--- START OF Text segment ---

Language: Use of "hell," "damn," "bitch" and "whore."

Adult Behavior: None.

Sexual Content: Discussions of adultery and sexual desire, portrayal of attempted rape, kissing, groping and portrayals of sexual desire while clothed.

Violence: Discussion of violence, beheading, imprisonment, sexual violence towards women, suicide.

For which audiences: Ages 13+

If this were a movie: It would be rated PG-13 for violence and adult themes.



Synopsis: Born to parents who prize their own ignorance and disdain books, learning, and any information they can’t get from television, Matilda somehow manages to emerge...a genius. Maybe even a magical one. However, she and the rest of the school are under the tyrannical rule of a deliciously devious villain, principal Agatha Trunchbull.

Language: Use of "hell".

Adult Behavior: Smoking of cigarettes and cigars onstage.

Sexual Content: Discussion of genitalia.

Violence: Discussion of violence, including violence towards children.

For which audiences: Ages 8+ with parental guidance.

If this were a movie: It would be rated PG.



Synopsis: Albert Chen is a computer programmer so modest he lets others take credit for his work. His sister Jennifer, a doctor, is so professionally driven she can’t sustain a relationship (even if she could find someone worthy of her work ethic). Despite their Ivy League educations, musical virtuosity and impeccable manners, the siblings mount a delayed adolescent rebellion against their disappointed Tiger Mother (and equally demanding Tiger Father): they embark on an “Asian Freedom Tour” that takes them to the People’s Republic of China, where the tour goes - no spoilers - terribly wrong.

Language: Use of "fuck," "shit," "dick," etc.

Adult Behavior: None.

Sexual Content: Frank discussions of sex.

Violence: Discussion of violence and torture.

For which audiences: Ages 16+

If this were a movie: It would be rated R for language.


National Players Productions

Around the World in 80 Days

Synopsis: After making a bet at the Reform Club, British gentleman Phileas Fogg breaks the precise routine of his life and sets out to complete a journey around the world in 80 days with his valet, Passepartout. His efforts are complicated by an investigator, Mr. Fix, who pursues Fogg, believing him to be a bank robber.

--- END OF Text segment ---

> **Written problem 1**
From the entries, reproduce the lines beginning at the one that contains "Δt(171Å) +0/+96/+132 min; automated SDO event catalogue." and stopping after the one that contains "emerging-flux region: (93, 199)", with both included. Leave the pictures out.

--- START OF Dataset content ---

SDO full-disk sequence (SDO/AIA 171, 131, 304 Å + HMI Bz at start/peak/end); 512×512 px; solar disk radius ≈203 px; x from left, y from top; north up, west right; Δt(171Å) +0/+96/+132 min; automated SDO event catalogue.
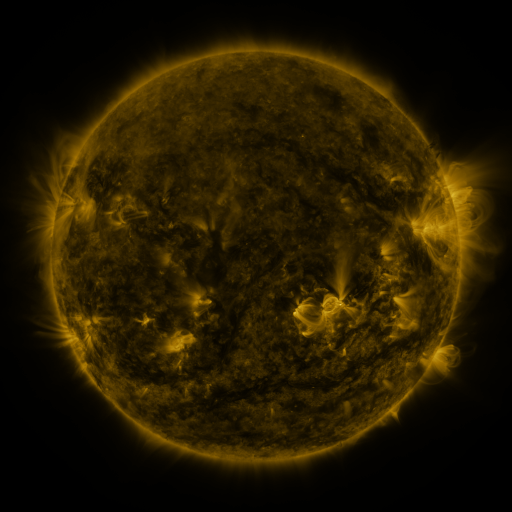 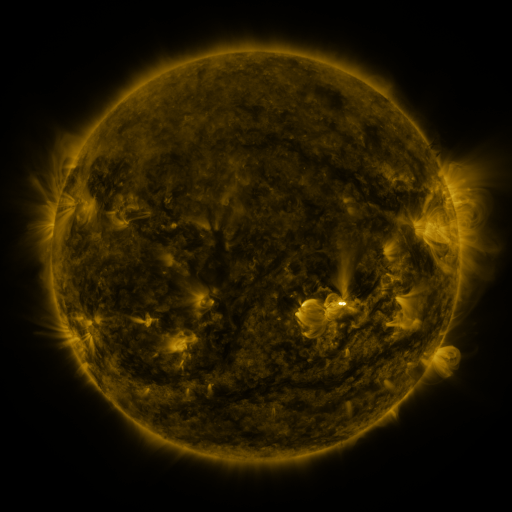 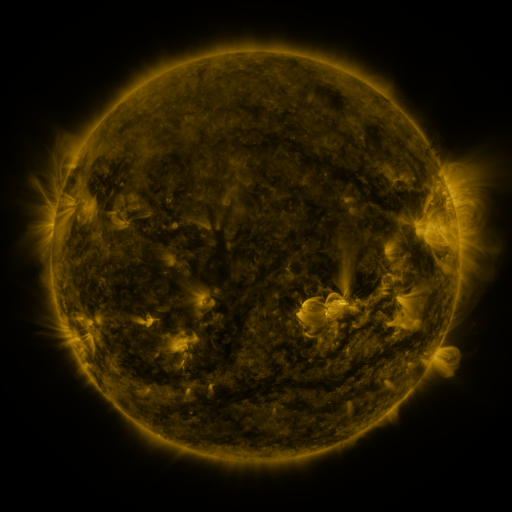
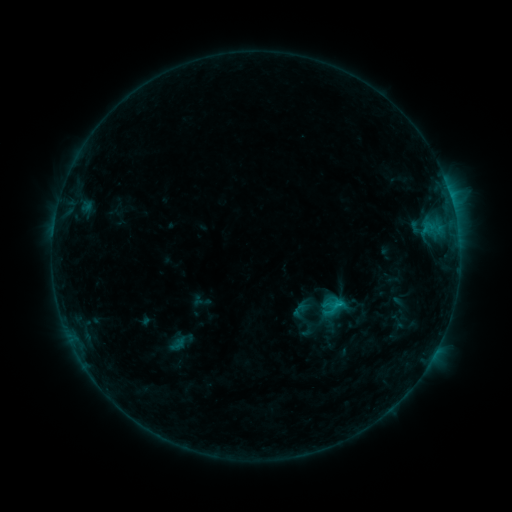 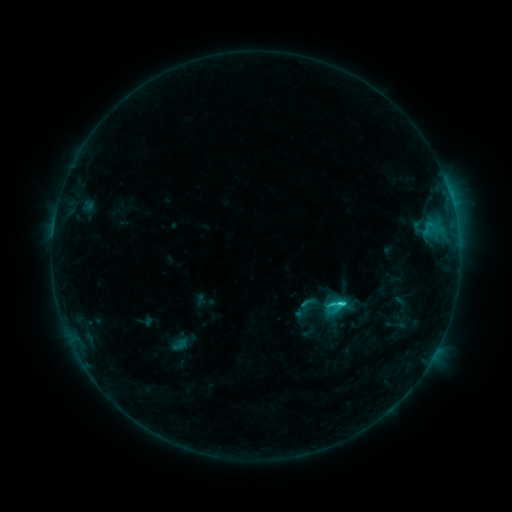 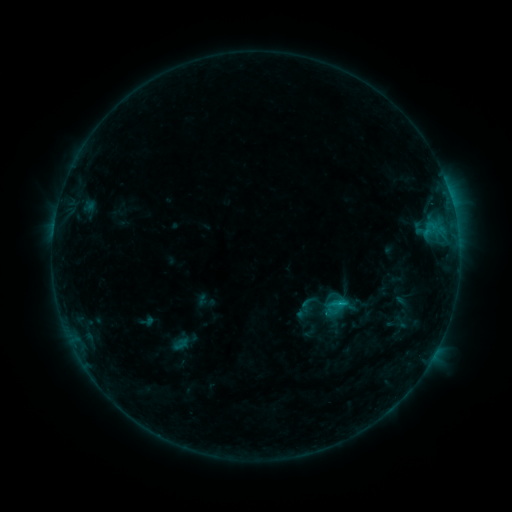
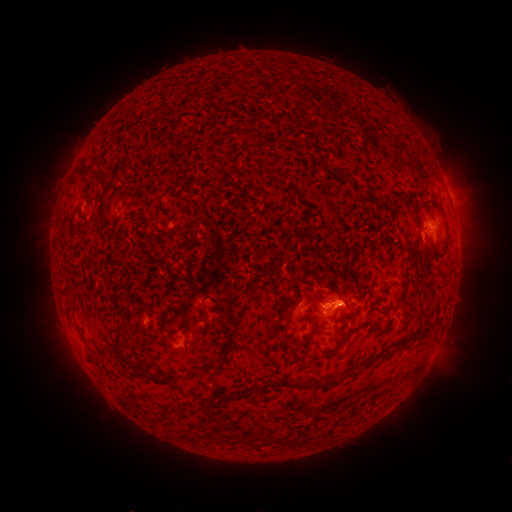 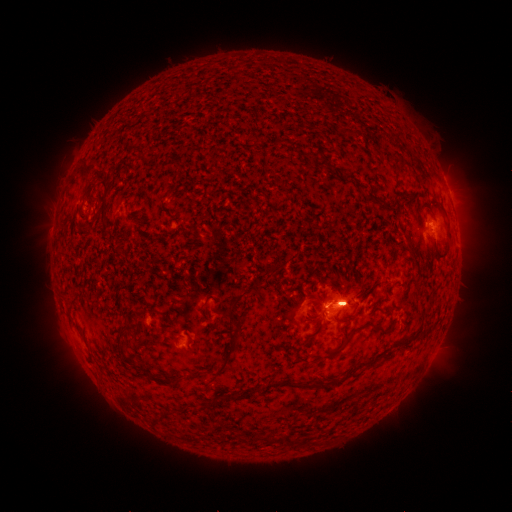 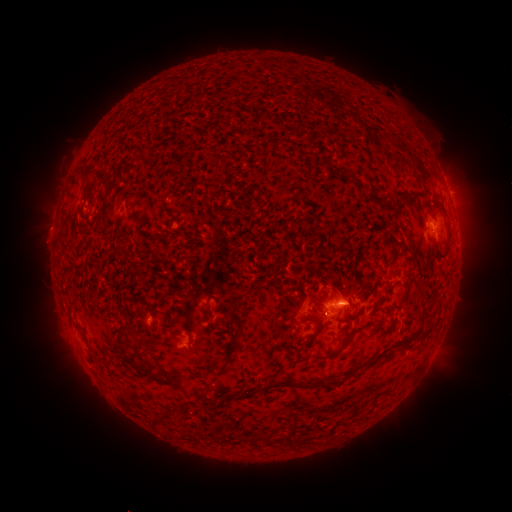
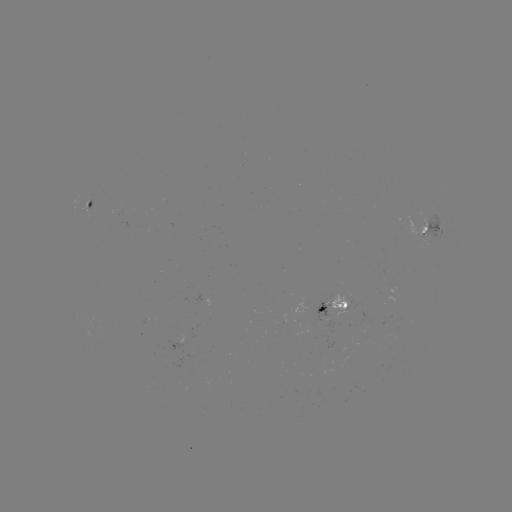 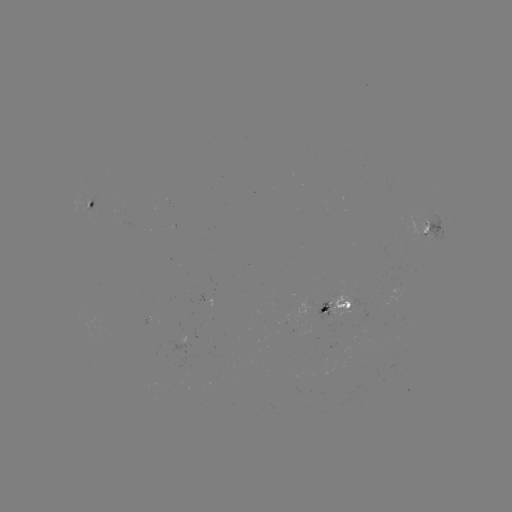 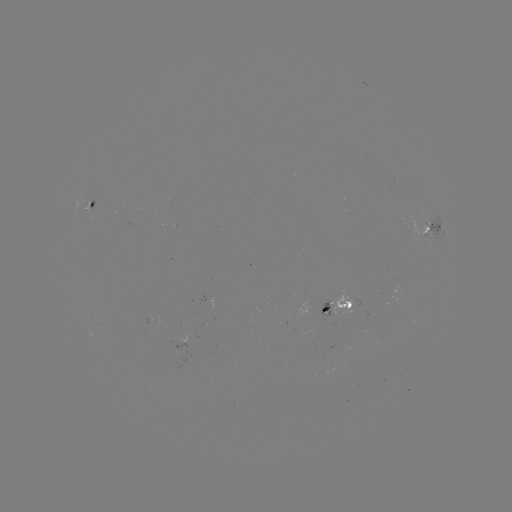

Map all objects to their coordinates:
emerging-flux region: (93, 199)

--- END OF Dataset content ---
--- START OF Dataset content ---

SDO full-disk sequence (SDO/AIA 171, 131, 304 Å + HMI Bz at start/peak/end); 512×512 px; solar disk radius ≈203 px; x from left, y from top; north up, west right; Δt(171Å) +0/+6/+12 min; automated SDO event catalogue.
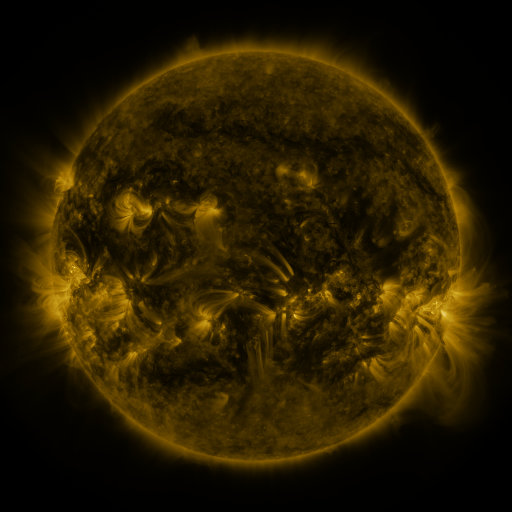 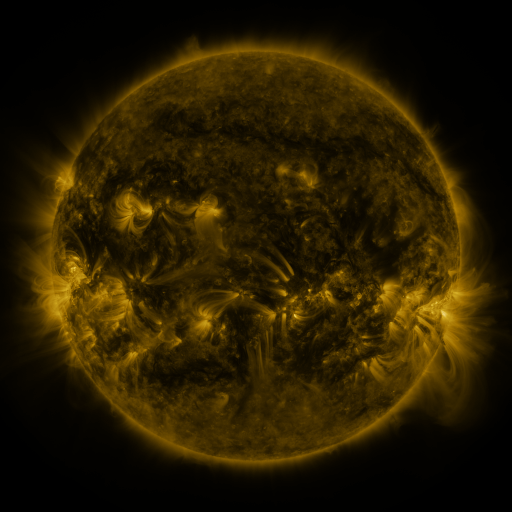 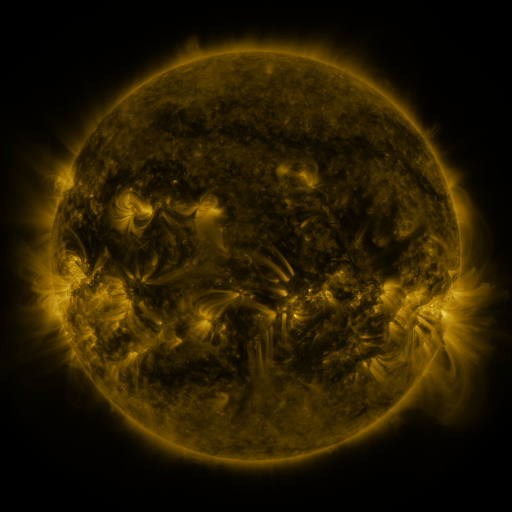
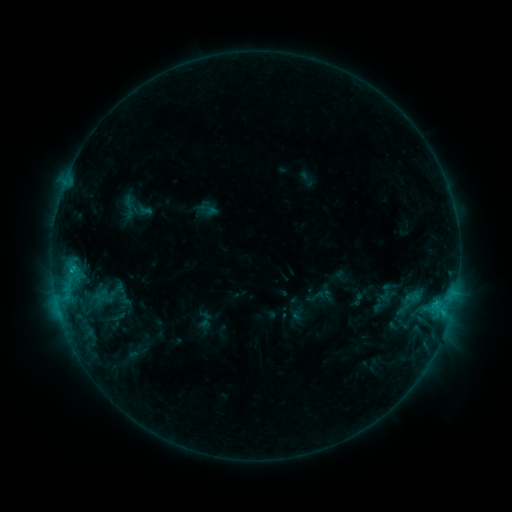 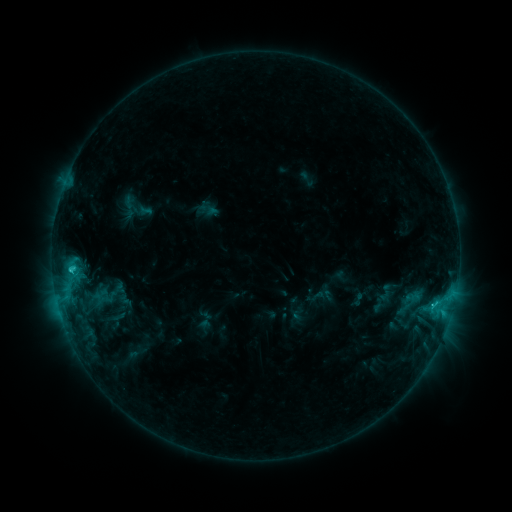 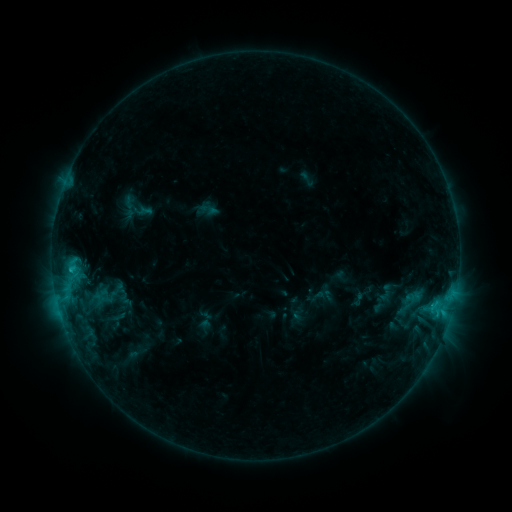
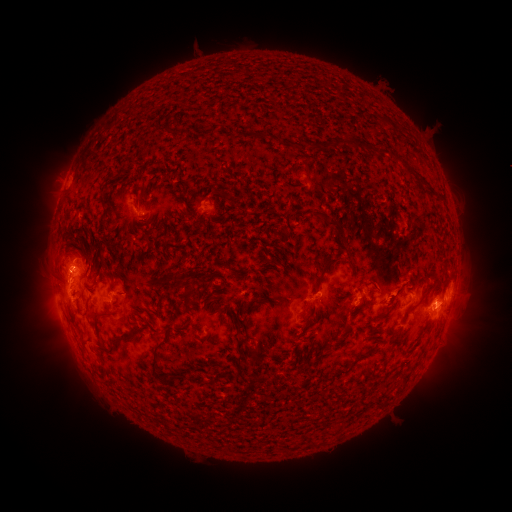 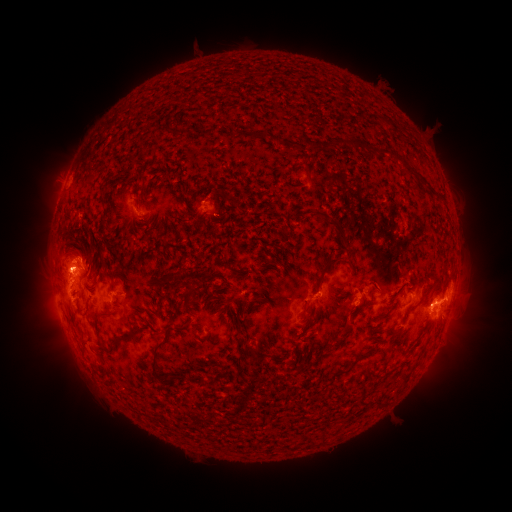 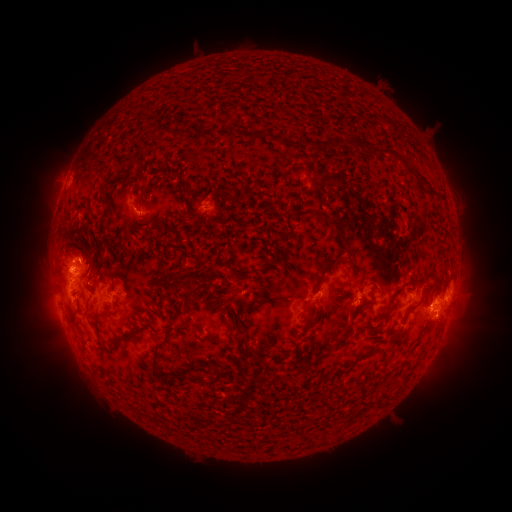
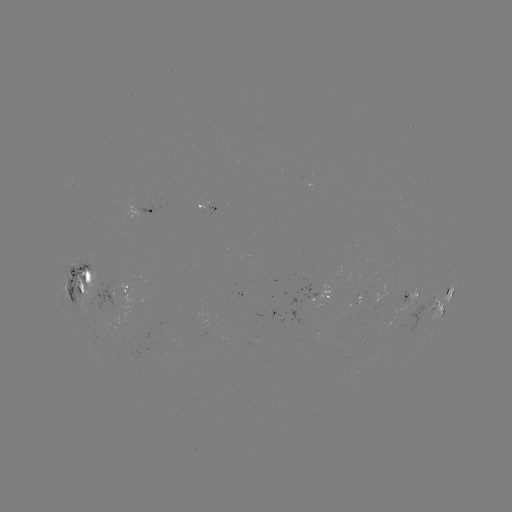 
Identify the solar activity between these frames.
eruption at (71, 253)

--- END OF Dataset content ---

> **Written problem 2**
Continue the theater content guide from its last sentence.

> **Exercise answer 1**
SDO full-disk sequence (SDO/AIA 171, 131, 304 Å + HMI Bz at start/peak/end); 512×512 px; solar disk radius ≈203 px; x from left, y from top; north up, west right; Δt(171Å) +0/+96/+132 min; automated SDO event catalogue.

Map all objects to their coordinates:
emerging-flux region: (93, 199)

> **Exercise answer 2**
Language: None.

Adult Behavior: Obscure drug usage in one scene. Multiple references to alcohol consumption.

Sexual Content: None.

Violence: Some mild, slapstick violence done behind screen with shadows.

For which audiences: Ages 10+

If this were a movie: The movie adaptation of Jules Verne’s original book was rated PG. However, the play is significantly more mild than the movie and could be rated G.


The Crucible

Synopsis: This is a dramatic depiction of the Salem witch trials that occurred in the Puritan town of Salem, Massachusetts in 1692. The story follows John Proctor, his wife Elizabeth, and a young girl Abigail Williams. After having a adulterous relationship with Proctor, Abigail wrongfully accuses Elizabeth of witchcraft. Proctor takes Abigail to court to admit her lie, but then finds himself accused of witchcraft.

Language: Use of the words “damn” and “whore.” Frequent mentions of the devil

Adult Behavior: This is a depiction of a highly disturbing historical event, in which a town suffered mass hysteria and twenty people were executed for witchcraft.

Sexual Content: A sexual relationship between John Proctor (a married man) and Abigail Williams (a teenager) happens before the start of the play and is referenced.

Violence: Characters accused of witchcraft are hung (offstage) and one character is crushed by the weight of stones (offstage). They are not described in graphic detail. There is also mention of scratching one’s skin until it bleeds, bruises and abuse, and using needles in a doll to cause pain to other humans.

For which audiences: Ages 13+

If this were a movie: The 1996 movie adaptation is rated PG-13. The play could be rated similarly.


Twelfth Night

Synopsis: Twins Viola and Cesario are separated when their ship wrecks on the coast of Illyria. Comedy ensues involving twisting lines of romance. Viola, who is disguised as a boy, falls in love with Duke Orsino, whom she is serving while she is trying to figure out what to do next. Orsino, in turn, loves Countess Olivia. And Olivia, believing Viola to be a man, falls in love with her.

Language: Mild use of the words “damned,” “hell” and “wench.”

Adult Behavior: Various scenes involving alcohol consumption.

Sexual Content: Some kissing and implications of sexual activity.

Violence: Some slapstick stage combat.

For which audiences: Age 10+

If this were a movie: Would likely be rated PG.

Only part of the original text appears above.